A few months ago Dreamhost disabled automatic snapshotting for their shared hosting users. There's a restore function in the domain listing in the control panel but it's rarely working.
So I set about restoring the old functionality. What follows is the result of this work, hopefully it may be of some help to others.
mysnapshots.sh
Copy this to a file mysnapshots.sh and set the executable bit (chmod +x mysnapshots.sh).
#!/bin/bash
### usage: ./mysnapshots.sh
### name_of_snapshot can be anything ("manual", "hourly", "nightly", "weekly", "monthly", etc.) IT MUST BE SPECIFIED!
### CONFIGURATION ###
### replace YOUR_USER_NAME with your user name (whoami)
home=/home/YOUR_USER_NAME
### snapshots directory
snapshots=/.mysnapshots
### replace DIR1 DIR2 DIR3 with the names of the directories you wish to backup
### DO NOT INCLUDE THE SNAPSHOTS DIRECTORY ($snapshots)!!!
dirs="DIR1 DIR2 DIR3"
### CONFIGURATION ###
### lower the load of this process (and of its children)
renice 19 -p $$ &>/dev/null
### chdir to home (so that rsync is executed from there)
cd $home
### ensure that the snapshots directory exists
mkdir $snapshots &>/dev/null
### remove the oldest snapshot and rotate the others
bset=$snapshots/$1
rm -r $bset.3 &>/dev/null
mv $bset.2 $bset.3 &>/dev/null
mv $bset.1 $bset.2 &>/dev/null
mv $bset.0 $bset.1 &>/dev/null
### create the new snapshot (warning! files unchanged from the previous snapshot
### are hardlinked to the ones in the previous snapshot!)

- [INFORMATION PROVIDED]
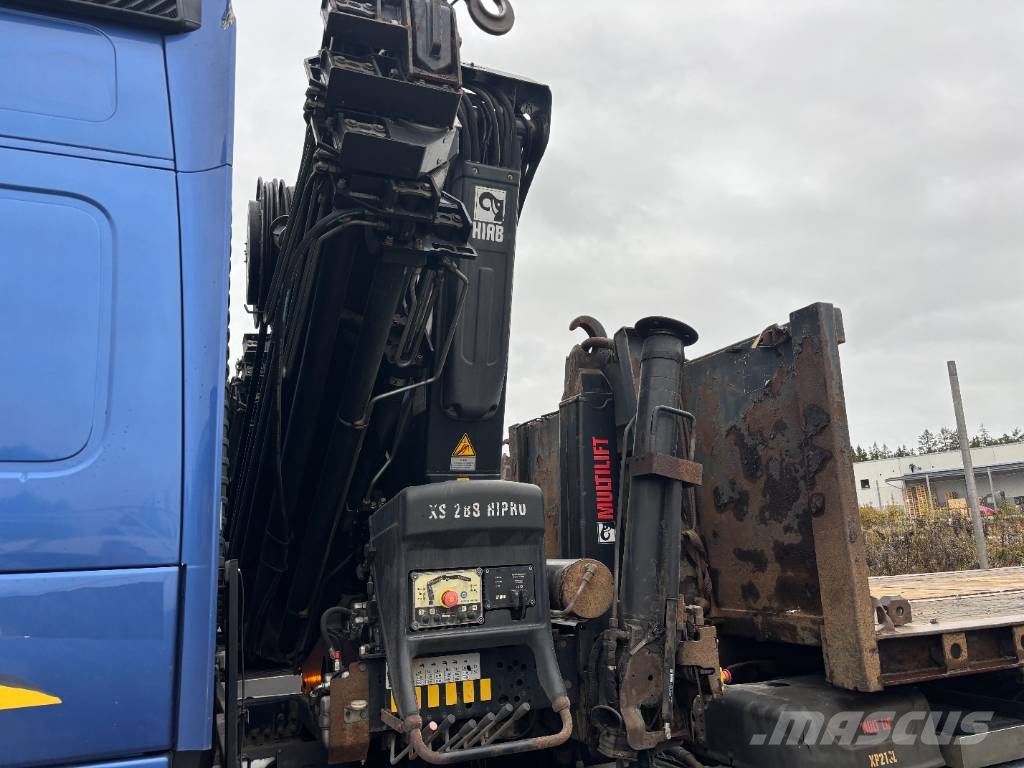 Volvo FM - HIAB 288 E-5 HIPRO Rol kiper kamioni s kukama za dizanje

- [TASK PROMPT]
Answer these questions from the snapshot script write-up above.
(a) What did Dreamhost disable for its shared hosting users a few months ago?
(b) What command does the write-up give for setting the executable bit on mysnapshots.sh?
(c) Which directory must not be included in the list of directories to back up?

- [ANSWER TO THIS PROBLEM]
(a) Automatic snapshotting.
(b) chmod +x mysnapshots.sh
(c) The snapshots directory ($snapshots).